Use when: lack of context is the biggest risk. 1) Scout gathers the minimum context. 2) Orchestrator condenses it and chooses the approach. 3) Implementer executes. 4) Verifier sanity-checks.

Pattern D: Split by sections (fan-out, then merge)

Use when: work divides cleanly (sections, modules, datasets, figures). Each worker owns a distinct slice; merge for consistency.

Pattern E: Research -> synthesis -> next actions

Use when: the task is primarily web search and judgement. Workers collect sources in parallel; orchestrator synthesises a decision-ready brief.

Pattern F: Options sprint (generate 2 to 3 good alternatives)

Use when: you are choosing direction (outline, methods plan, analysis, UI). Workers propose options; orchestrator selects and refines one.

Context: supply what workers cannot infer

Most failures come from missing context, not missing formatting instructions.

Use a Context Pack when:

  • the work touches an existing project with history,

  • the goal is subtle,

  • constraints are non-obvious,

  • or preferences matter.


Skip it when:
  • the task is a simple web lookup,

  • a small isolated edit,

  • or a straightforward one-off.


Context Pack (use as much or as little as needed)
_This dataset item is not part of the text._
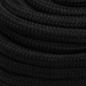 Preview: Arbeitsseil Schwarz 20 mm 100 m Polyester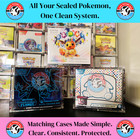 Pokemon Etb Display Case Acrylic Magnetic Protective Elite Trainer Box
  • Goal: what "good" looks like.

  • Non-goals: what not to do.

  • Constraints: style, scope boundaries, must keep, must not change.
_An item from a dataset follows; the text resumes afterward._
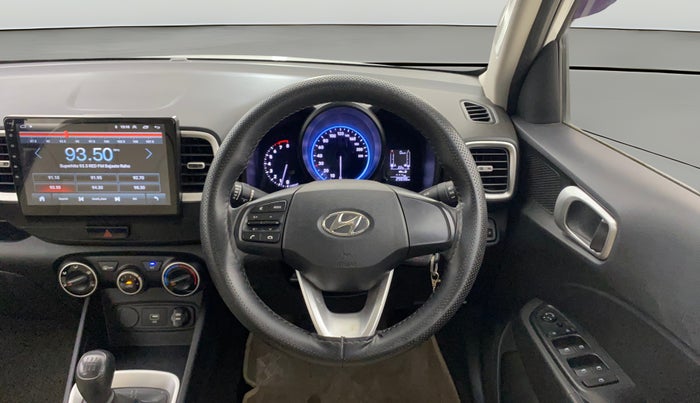 2020 Hyundai VENUE S 1.2, Petrol, Manual, 29,837 km, Steering Wheel Close Up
  • Pointers: key files, folders, documents, notes, links.

  • Prior decisions: why things are the way they are.

  • Success check: how we know it is done (tests, criteria, checklist).


Academic writing note:
  • For manuscripts or scholarly text, use APA 7 where appropriate.


Worker prompt templates (neutral)

Prepend the Worker preamble to every worker prompt.

Worker preamble (use for all workers)

CONTEXT: WORKER
ROLE: You are a sub-agent run by the ORCHESTRATOR. Do only the assigned task.
RULES: No extra scope, no other workers.
Your final output will be provided back to the ORCHESTRATOR.

Minimal worker command (example):

codex exec --skip-git-repo-check --output-last-message /tmp/w1.txt "CONTEXT: WORKER
ROLE: You are a sub-agent run by the ORCHESTRATOR. Do only the assigned task.
RULES: No extra scope, no other workers.
Your final output will be provided back to the ORCHESTRATOR.
TASK: <what to do>
SCOPE: read-only"

Reviewer worker

CONTEXT: WORKER TASK: Review and produce improvements. SCOPE: read-only LENS: DO:
  • Inspect the artefact and note issues and opportunities.
  • Prioritise what matters most.
OUTPUT:
  • Top findings (ranked, brief)
  • Evidence (where you saw it)
  • Recommended fixes (concise, actionable)
  • Optional: quick rewrite or outline snippet
DO NOT:
  • Expand scope
  • Make edits

Research worker (web search)

CONTEXT: WORKER TASK: Find and summarise reliable information on . SCOPE: read-only DO:
  • Use web search.
  • Prefer primary sources, official docs, and high-quality references.
OUTPUT:
  • 5 to 10 bullet synthesis
  • Key sources (with short notes on why they matter)
  • Uncertainty or disagreements between sources
DO NOT:
  • Speculate beyond evidence

Implementer worker (build, write, analyse, edit)

CONTEXT: WORKER TASK: Produce . SCOPE: may edit or "write new artefact" DO:
  • Follow the Context Pack if provided.
  • Make changes proportionate to the request.
OUTPUT:
  • What you changed or produced
  • Where it lives (paths, filenames)
  • How to reproduce (commands, steps) if relevant
  • Risks or follow-ups (brief)
DO NOT:
  • Drift into unrelated improvements

Verifier worker

CONTEXT: WORKER TASK: Verify the deliverable meets the Goal and Success check. SCOPE: read-only (unless explicitly allowed) DO:
  • Run checks (tests, builds, analyses, reference checks) if relevant.
  • Look for obvious omissions and regressions.
OUTPUT:
  • Pass/fail summary
  • Issues with repro steps or concrete examples
  • Suggested fixes (brief)

Orchestrator habits (fast, not fussy)

  • Skim the artefact yourself before delegating.
  • Ask a quick clarification if a term or goal is ambiguous.
  • Use parallel workers when it reduces time or uncertainty.
  • Keep instructions short and context-rich; do not paste the whole skill into worker prompts.
  • If a worker misunderstood, do not argue. Re-run with better context.
  • Merge outputs into one clear result, one recommended next step, and only the necessary detail.
Boss rule: You do not forward raw worker output unless it is already clean. You curate it.